Als Hommage an diese Flamenco-Tradition steht neben der Casa de las Chirimías eine Statue des bailaors und Choreografen Mario Maya, einem Zigeuner, der 1992 mit dem Premio Nacional de Danza (Nationaler Tanzpreis) ausgezeichnet wurde und sich in den Flamencolokalen am Sacromonte einen Namen gemacht hatte.
Das „Hotel Rheuma“, ein verfluchtes Gebäude
Gegenüber dem Paseo de los Tristes, im Schatten der Alhambra, auf der anderen Flussseite des Darro, fällt einem die einsame Silhouette eines Gebäudes ins Auge, das einem Spukhaus gleicht. Auf dem verlassenen Hotel Bosque de la Alhambra, ein 1908 im Garten des ehemaligen Carmen de Santa Engracia errichtetes Gebäude, scheint ein Fluch zu liegen:
Am 20. Mai 1910 eingeweiht, war es nur zwei Jahre in Betrieb, da die Gäste die extreme Feuchte und Kälte des Hotels im Schatten des Sambika-Hügels nicht ertragen konnten. Wenige Jahre nach seiner entgültigen Schließung im Jahr 1916 wurde es unerklärlicherweise für einige Zeit als Krankenhaus wiedereröffnet, zum Leid der armen Patienten, insbesondere der Rheumatiker. Nachdem es verlassen wurde, begannen sich unzählige Legenden über die Geister jener Kranken, die durch das Gebäude spuken, zu verbreiten. Es heißt, das alte Hotel hätte später, in verschiedenen Perioden als Unterschlupf einer Freimauerloge, als Garderobe für Theater- und Zarzuela-Schauspielern sowie als Seifen- und Hanfseilfabrik gedient.
Heute steht der Palast, seit 2000 Eigentum des Patronato de la Alhambra, weiterhin verlassen da und sieht einer ungewissen Zukunft entgegen, das man sich noch unschlüssig ist, ob es abgerissen oder für verschiedene kulturelle Projekte, die nie in die Tat umgesetzt werden, benutzt werden soll. Währenddessen sprechen die Granadinos weiterhin ironisch vom „Hotel Rheuma“.

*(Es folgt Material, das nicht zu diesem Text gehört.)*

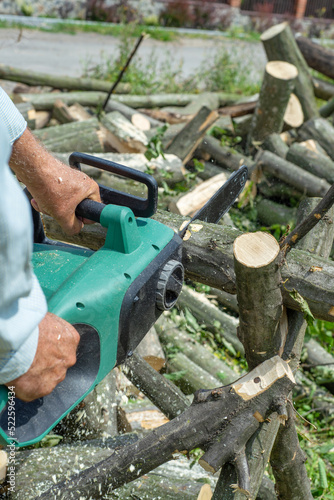 A male uses a chainsaw to cut up a log into firewood.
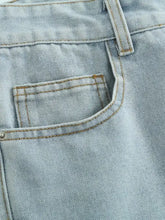 Men’s distressed wash jeans in light-wash denim with subtle faded texture and contrasting tan stitching on pockets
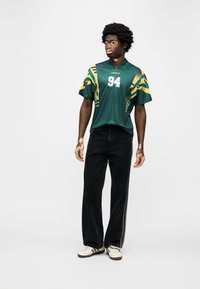 Πράσινη φανέλα με κίτρινες πινελιές και αριθμό 94· συνδυασμένη με σκούρο φαρδύ τζιν και λευκά αθλητικά παπούτσια. Ομαλή υφή υφάσματος, άνετη εφαρμογή.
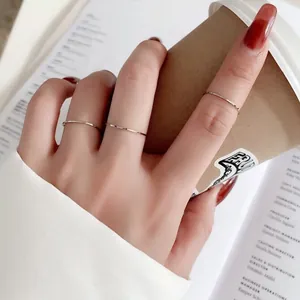 Close-up of three ultra-thin silver titanium steel minimalist rings on fingers holding a cup
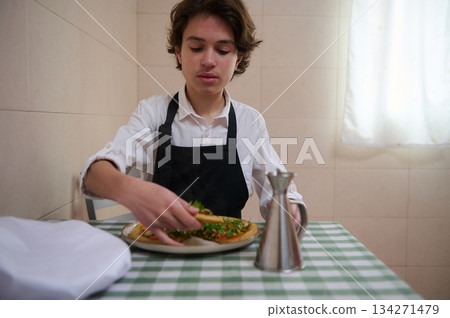 Young Chef in White Shirt and Black Apron Preparing Fresh Pizza 134271479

Der granadinische Zauber des Paseo de los Tristes bei Nacht
Zweifellos ist der Abend der beste Moment, um auf dem jahrhundertealten Kopfsteinpflaster des Paseo de los Tristes entlang zu schlendern: Der atemberaubende Blick auf die erleuchtete Alhambra und das Geflüster des Darro-Flusses machen aus dem nächtlichen Spaziergang ein bukolisches Erlebnis, das genau das definiert, was einige den „Zauber Granadas“ nennen. Nach einem kurzen Stopp, um den Brunnen von 1609 in der Mitte der Allee zu bewundern, bietet es sich an, auf einer der Terrassen entlang der Allee einige granadinische Tapas zu probieren, während unser Blick über die uralte Mauer der Alhambra schweift und wir uns vom Rhythmus der Straßenmusiker hinreißen lassen. Ochsenschwanz, Aubergine mit Honig, migas, die klassische requeté-Tapa (Makrele mit Paprika) … Die Tavernen servieren zu jedem Getränk alle Art von Spezialitäten und zwar großzügig, sodass Sie an Abendessen gar nicht denken müssen. Mit drei bis vier Bieren hat sich das Thema erledigt.